Python does not support named back references. If you try to call the to_regex() method on a named back reference, it will raise an exception. For, those reasons, to_regex_string() is provided instead. It returns a string that can be used to create a regular expression. You can try using the regular expression directly with another library like regex.

from edify import RegexBuilder

# returns /(?<interestingStuff>[a-f][0-9]hello)something else\k<interestingStuff>/
expr = (
    RegexBuilder()
    .named_capture('interestingStuff')
        .range('a', 'f')
        .range('0', '9')
        .string('hello')
    .end()
    .string('something else')
    .named_back_reference('interestingStuff')
    .to_regex_string()
)

.back_reference(index)

.back_reference() matches exactly what was previously matched by a .capture() or .named_capture(name) using a positional index. Note regex indexes start at 1, so the first capture group has index 1.

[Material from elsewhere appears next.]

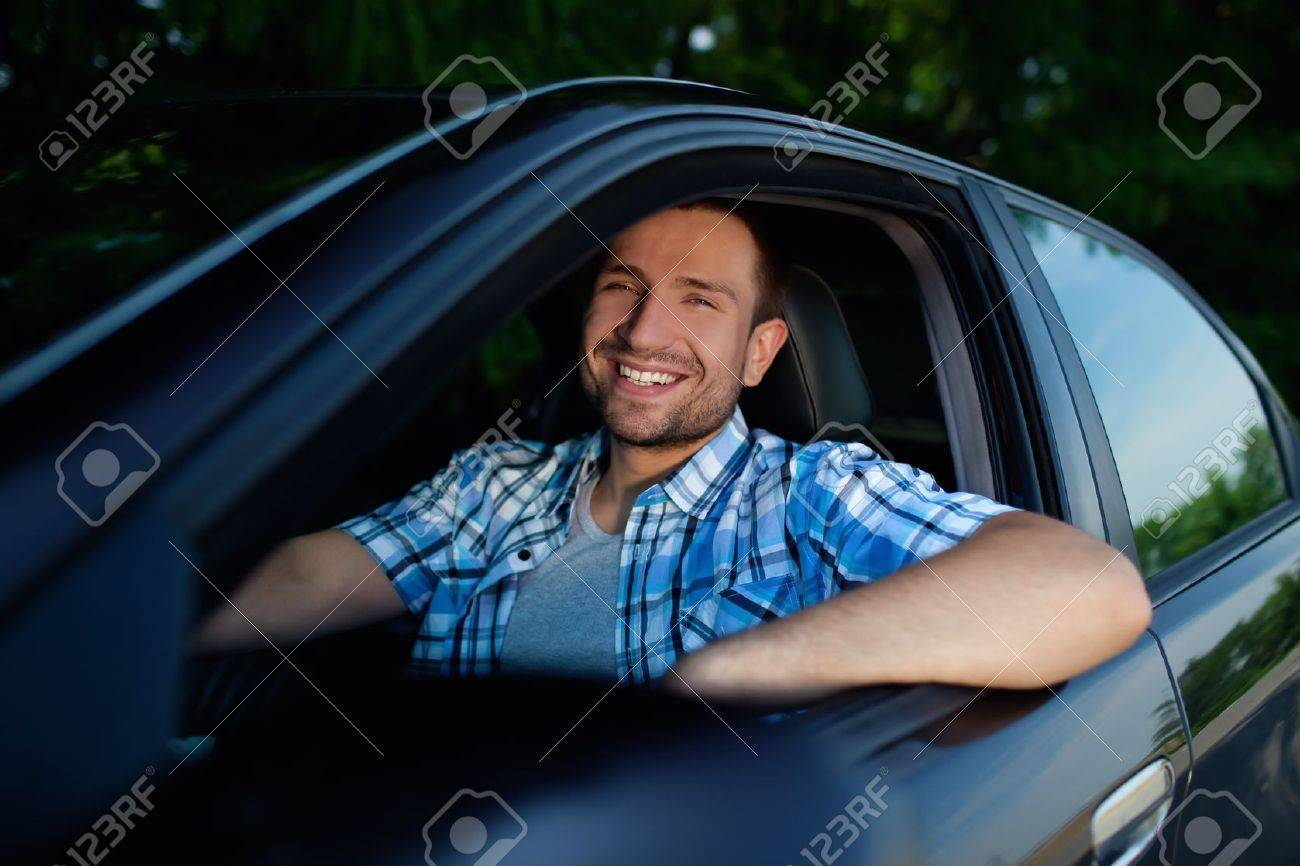 Handsome man smiling in his own car Stock Photo - 11570729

from edify import RegexBuilder

# returns re.compile('([a-f][0-9]hello)\\1')
expr = (
    RegexBuilder()
    .capture()
        .range('a', 'f')
        .range('0', '9')
        .string('hello')
    .end()
    .back_reference(1)
    .to_regex()
)
assert expr.match('a9helloa9hello') # Matches
assert not expr.match('a9helloa9hell') # Doesn't match

.group()

.group() creates a non-capturing group for the proceeding elements. Needs to be finalised with .end().

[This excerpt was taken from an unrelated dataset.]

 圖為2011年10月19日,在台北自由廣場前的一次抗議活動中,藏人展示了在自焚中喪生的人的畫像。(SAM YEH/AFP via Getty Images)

from edify import RegexBuilder

# returns re.compile('(?:[a-f][0-9]hello)?')
expr = (
    RegexBuilder()
    .optional().group()
        .range('a', 'f')
        .range('0', '9')
        .string('hello')
    .end()
    .to_regex()
)
assert expr.match('a9hello') # Matches
assert expr.match('') # Matches
assert not expr.match('g9hello') # Matches

.end()

.end() signifies the end of a RegexBuilder grouping, such as .capture(), .group() or .any_of() element.

from edify import RegexBuilder

# returns re.compile('((?:hello|[a-f0-9]))')
expr = (
    RegexBuilder()
    .capture()
        .any_of()
            .range('a', 'f')
            .range('0', '9')
            .string('hello')
        .end()
    .end()
    .to_regex()
)

.assert_ahead()

.assert_ahead() asserts that the proceeding elements are found without consuming them. Needs to be finalised with .end().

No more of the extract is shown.